WORK REQUEST:
When the word "Details" shows up in a line of the records below, copy that line.

PROVIDED MATERIAL:
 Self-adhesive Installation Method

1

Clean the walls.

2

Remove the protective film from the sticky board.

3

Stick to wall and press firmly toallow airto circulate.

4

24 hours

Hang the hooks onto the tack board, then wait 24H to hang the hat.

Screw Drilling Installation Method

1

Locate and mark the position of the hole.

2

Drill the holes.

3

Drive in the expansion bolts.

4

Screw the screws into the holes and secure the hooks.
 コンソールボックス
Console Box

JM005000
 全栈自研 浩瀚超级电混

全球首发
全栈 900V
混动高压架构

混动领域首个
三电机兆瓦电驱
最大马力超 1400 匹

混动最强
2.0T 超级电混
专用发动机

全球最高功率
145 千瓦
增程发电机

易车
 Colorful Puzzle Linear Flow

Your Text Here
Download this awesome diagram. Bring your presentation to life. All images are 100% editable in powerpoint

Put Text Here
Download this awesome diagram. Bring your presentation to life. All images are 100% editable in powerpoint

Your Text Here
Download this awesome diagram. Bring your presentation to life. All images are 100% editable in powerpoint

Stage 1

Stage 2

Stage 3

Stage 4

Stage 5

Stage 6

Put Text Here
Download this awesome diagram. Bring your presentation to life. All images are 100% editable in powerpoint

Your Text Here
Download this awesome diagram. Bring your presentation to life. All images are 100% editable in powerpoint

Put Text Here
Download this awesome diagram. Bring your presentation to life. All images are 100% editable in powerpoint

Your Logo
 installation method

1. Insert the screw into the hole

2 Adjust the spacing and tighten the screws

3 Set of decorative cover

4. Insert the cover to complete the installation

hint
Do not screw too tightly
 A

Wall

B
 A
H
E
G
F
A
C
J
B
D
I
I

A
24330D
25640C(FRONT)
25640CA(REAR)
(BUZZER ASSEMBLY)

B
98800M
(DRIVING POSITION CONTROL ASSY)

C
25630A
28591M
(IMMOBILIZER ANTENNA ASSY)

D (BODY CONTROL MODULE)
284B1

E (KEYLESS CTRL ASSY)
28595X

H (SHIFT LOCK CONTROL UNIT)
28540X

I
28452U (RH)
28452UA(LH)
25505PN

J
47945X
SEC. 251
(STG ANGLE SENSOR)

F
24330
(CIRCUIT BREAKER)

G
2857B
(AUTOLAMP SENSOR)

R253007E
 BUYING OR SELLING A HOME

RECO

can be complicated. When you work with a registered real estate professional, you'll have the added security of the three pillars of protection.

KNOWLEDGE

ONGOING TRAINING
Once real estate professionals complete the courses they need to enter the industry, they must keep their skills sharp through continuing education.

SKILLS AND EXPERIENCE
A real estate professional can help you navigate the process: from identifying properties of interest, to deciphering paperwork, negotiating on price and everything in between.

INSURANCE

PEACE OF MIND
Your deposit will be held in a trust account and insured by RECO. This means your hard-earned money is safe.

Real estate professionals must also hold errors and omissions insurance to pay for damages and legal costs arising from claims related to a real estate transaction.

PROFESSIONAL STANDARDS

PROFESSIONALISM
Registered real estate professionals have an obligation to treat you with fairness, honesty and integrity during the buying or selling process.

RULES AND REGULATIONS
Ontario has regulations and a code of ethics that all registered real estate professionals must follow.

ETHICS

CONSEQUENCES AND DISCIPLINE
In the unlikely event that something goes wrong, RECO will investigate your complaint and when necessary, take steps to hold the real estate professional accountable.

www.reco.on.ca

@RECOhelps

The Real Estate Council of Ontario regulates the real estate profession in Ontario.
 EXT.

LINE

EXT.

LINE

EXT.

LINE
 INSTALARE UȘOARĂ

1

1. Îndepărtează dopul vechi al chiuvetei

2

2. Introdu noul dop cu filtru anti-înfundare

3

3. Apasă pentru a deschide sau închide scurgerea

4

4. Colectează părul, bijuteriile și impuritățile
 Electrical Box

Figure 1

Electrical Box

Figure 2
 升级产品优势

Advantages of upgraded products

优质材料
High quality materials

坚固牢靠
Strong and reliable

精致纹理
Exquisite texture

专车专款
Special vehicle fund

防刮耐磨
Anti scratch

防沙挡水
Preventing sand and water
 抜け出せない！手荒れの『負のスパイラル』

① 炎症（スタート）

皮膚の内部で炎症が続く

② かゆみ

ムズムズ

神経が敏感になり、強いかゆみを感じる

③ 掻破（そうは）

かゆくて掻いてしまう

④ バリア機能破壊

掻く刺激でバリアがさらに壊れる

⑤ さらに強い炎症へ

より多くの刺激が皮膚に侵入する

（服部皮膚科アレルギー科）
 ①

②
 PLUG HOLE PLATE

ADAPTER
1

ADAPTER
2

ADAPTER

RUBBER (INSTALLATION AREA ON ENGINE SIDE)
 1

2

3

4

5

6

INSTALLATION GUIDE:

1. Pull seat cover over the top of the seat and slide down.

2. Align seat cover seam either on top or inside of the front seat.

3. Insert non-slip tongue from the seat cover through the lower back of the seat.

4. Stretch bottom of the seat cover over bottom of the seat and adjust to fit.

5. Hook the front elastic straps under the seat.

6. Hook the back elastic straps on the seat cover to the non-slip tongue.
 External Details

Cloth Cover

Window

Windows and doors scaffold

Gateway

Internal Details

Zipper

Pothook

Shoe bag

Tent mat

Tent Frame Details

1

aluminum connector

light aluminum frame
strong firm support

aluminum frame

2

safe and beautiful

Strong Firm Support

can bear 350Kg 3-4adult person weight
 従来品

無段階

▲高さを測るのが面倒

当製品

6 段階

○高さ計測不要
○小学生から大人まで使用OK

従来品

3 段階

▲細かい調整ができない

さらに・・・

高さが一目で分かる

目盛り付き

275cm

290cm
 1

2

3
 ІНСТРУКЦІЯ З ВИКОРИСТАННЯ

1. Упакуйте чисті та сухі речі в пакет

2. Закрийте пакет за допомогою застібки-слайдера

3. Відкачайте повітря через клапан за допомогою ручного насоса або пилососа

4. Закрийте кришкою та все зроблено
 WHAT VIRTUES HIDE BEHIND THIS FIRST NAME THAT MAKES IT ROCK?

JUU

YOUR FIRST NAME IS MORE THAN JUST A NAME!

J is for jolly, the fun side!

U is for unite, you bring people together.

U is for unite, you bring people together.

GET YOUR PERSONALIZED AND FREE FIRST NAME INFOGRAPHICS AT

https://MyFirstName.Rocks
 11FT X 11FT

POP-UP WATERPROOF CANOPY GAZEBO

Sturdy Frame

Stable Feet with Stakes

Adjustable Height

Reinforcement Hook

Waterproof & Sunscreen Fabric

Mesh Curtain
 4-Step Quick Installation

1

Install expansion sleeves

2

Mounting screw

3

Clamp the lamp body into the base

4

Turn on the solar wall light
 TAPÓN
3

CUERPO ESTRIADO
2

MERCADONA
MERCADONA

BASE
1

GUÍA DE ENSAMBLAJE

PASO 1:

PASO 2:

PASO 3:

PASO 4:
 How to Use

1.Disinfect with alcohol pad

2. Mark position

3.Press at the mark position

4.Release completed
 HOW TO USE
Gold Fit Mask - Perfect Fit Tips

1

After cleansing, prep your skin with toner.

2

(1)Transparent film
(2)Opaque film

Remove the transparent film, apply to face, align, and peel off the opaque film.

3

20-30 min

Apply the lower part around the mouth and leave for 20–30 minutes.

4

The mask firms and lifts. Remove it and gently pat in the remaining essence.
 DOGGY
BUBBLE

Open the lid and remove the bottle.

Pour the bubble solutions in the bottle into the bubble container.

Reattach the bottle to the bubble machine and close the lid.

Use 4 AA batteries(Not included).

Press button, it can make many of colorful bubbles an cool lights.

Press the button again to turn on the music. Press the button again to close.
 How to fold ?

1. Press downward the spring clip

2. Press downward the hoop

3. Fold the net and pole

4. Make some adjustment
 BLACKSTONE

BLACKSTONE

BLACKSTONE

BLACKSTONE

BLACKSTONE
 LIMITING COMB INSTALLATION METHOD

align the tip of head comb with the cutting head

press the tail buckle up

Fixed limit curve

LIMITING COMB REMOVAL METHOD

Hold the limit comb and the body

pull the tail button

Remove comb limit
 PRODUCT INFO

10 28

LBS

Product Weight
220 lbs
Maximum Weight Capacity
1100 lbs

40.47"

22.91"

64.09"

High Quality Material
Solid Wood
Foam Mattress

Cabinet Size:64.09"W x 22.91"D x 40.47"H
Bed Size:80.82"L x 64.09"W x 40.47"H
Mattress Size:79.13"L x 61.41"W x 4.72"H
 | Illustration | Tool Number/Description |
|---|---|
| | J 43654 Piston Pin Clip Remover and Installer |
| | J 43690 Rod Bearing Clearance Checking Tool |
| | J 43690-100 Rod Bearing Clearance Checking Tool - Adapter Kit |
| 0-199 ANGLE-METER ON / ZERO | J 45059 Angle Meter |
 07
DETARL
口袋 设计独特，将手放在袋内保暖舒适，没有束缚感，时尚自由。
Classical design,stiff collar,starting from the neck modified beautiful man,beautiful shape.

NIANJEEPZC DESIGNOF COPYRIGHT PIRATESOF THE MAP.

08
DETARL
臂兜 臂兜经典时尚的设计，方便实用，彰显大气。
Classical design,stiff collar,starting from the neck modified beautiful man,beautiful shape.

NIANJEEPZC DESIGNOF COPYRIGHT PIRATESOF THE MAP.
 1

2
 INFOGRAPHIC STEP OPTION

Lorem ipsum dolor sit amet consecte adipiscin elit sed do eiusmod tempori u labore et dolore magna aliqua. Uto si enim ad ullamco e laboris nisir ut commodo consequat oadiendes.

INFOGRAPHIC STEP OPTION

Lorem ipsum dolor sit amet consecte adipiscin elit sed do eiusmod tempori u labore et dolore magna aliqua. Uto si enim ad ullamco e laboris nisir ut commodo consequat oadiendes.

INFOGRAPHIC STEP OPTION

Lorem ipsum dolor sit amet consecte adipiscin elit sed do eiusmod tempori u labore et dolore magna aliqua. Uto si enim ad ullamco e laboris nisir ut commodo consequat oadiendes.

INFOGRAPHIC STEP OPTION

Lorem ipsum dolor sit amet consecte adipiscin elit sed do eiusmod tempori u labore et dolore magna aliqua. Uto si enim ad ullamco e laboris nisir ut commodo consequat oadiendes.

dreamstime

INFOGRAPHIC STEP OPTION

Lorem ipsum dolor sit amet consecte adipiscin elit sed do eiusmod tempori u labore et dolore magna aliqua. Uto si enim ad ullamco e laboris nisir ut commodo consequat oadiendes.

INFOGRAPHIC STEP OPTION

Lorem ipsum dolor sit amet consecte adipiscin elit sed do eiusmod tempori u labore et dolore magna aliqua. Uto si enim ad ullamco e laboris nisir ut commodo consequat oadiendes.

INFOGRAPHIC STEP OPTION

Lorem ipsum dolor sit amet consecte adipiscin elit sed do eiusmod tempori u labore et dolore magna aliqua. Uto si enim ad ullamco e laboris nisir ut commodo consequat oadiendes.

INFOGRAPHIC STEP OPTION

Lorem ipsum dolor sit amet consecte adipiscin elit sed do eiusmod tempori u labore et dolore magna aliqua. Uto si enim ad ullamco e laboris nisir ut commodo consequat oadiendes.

WRITTEN RESPONSE:
 External Details
Internal Details
Tent Frame Details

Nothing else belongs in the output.